OPINION AND ORDER CERTIFYING THAT PLAINTIFF’S APPEAL WOULD NOT BE IN GOOD FAITH AND DENYING MOTION TO PROCEED IN FORMA PAUPERIS ON APPEAL

Plaintiff filed this lawsuit against Defendant alleging employment discrimination and wrongful denial of her application for social security disability benefits. (ECF No. 1.) Defendant thereafter filed a motion to dismiss (ECF No. 8), which Magistrate Judge Elizabeth Stafford recommended should be granted in a Report and Recommendation (“R&R”) issued on December 18, 2025 (ECF No. 24.) At the conclusion of the R&R, Magistrate Judge Stafford advised the parties of their right to file objections and expressly warned that the failure to timely object would result in the waiver of any further right to appeal. No objections were filed, and, on January 16, 2026, this Court issued a decision adopting Magistrate Judge Stafford’s recommendations. (ECF No. 25.) Plaintiff has filed a notice of appeal and an application to proceed in forma pauperis on appeal pursuant to 28 U.S.C. § 1915. (ECF Nos. 27, 28.) Pursuant to

§ 1915, “[a]n appeal may not be taken in forma pauperis if the trial court certifies in writing that it is not taken in good faith.” 28 U.S.C. § 1915(a)(3). An appeal is taken in good faith if it raises “any issue not frivolous.” Coppedge v. United

States, 369 U.S. 438, 445 (1982). Plaintiff’s appeal is not taken in good faith.
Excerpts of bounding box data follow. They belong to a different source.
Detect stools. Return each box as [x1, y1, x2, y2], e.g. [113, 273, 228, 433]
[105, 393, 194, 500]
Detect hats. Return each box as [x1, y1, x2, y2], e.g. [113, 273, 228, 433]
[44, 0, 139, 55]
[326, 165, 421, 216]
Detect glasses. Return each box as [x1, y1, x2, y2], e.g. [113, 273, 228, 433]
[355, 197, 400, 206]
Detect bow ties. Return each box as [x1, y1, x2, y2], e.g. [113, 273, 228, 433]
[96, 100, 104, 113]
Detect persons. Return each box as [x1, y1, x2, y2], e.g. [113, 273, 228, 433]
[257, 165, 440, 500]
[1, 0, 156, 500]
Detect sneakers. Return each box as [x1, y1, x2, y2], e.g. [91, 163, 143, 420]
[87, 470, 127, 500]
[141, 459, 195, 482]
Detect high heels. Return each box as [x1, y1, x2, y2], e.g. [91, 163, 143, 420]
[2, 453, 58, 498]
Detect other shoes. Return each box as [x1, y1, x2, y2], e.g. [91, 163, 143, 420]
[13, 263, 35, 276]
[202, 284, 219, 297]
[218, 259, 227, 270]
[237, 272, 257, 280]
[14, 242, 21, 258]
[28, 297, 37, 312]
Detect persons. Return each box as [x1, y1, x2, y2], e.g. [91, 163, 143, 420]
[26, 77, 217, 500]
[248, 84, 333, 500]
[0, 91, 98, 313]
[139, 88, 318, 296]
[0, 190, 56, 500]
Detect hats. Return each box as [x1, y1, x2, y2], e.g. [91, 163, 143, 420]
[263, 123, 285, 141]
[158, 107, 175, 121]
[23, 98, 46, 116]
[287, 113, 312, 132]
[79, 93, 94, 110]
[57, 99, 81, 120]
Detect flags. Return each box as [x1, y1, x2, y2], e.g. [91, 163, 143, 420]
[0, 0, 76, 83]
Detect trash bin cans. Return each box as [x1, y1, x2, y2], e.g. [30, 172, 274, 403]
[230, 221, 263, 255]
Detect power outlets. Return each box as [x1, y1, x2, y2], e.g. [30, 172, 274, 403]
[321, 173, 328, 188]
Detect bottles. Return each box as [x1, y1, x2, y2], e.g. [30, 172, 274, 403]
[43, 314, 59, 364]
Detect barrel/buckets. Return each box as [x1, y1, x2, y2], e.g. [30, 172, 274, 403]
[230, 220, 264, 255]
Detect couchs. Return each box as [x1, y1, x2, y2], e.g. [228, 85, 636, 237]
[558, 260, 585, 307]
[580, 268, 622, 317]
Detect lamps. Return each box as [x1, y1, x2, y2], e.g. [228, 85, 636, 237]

This is because Plaintiff failed to object to Magistrate Judge Stafford’s R&R. She was warned of the consequences of failing to do so. Specifically, the failure to object waives the right

to appeal. See Thomas v. Arn, 474 U.S. 140, 153-54 (1985); see also Ogbonna- McGruder v. Austin Peay State Univ., 91 F.4th 833, (6th Cir. 2024). Thus, this Court certifies that Plaintiff’s appeal is not taken in good faith and

denies her application to proceed on appeal IFP. SO ORDERED. s/ Linda V. Parker LINDA V. PARKER U.S. DISTRICT JUDGE Dated: January 22, 2026

I hereby certify that a copy of the foregoing document was mailed to counsel of record and/or pro se parties on this date, January 22, 2026, by electronic and/or U.S. First Class mail.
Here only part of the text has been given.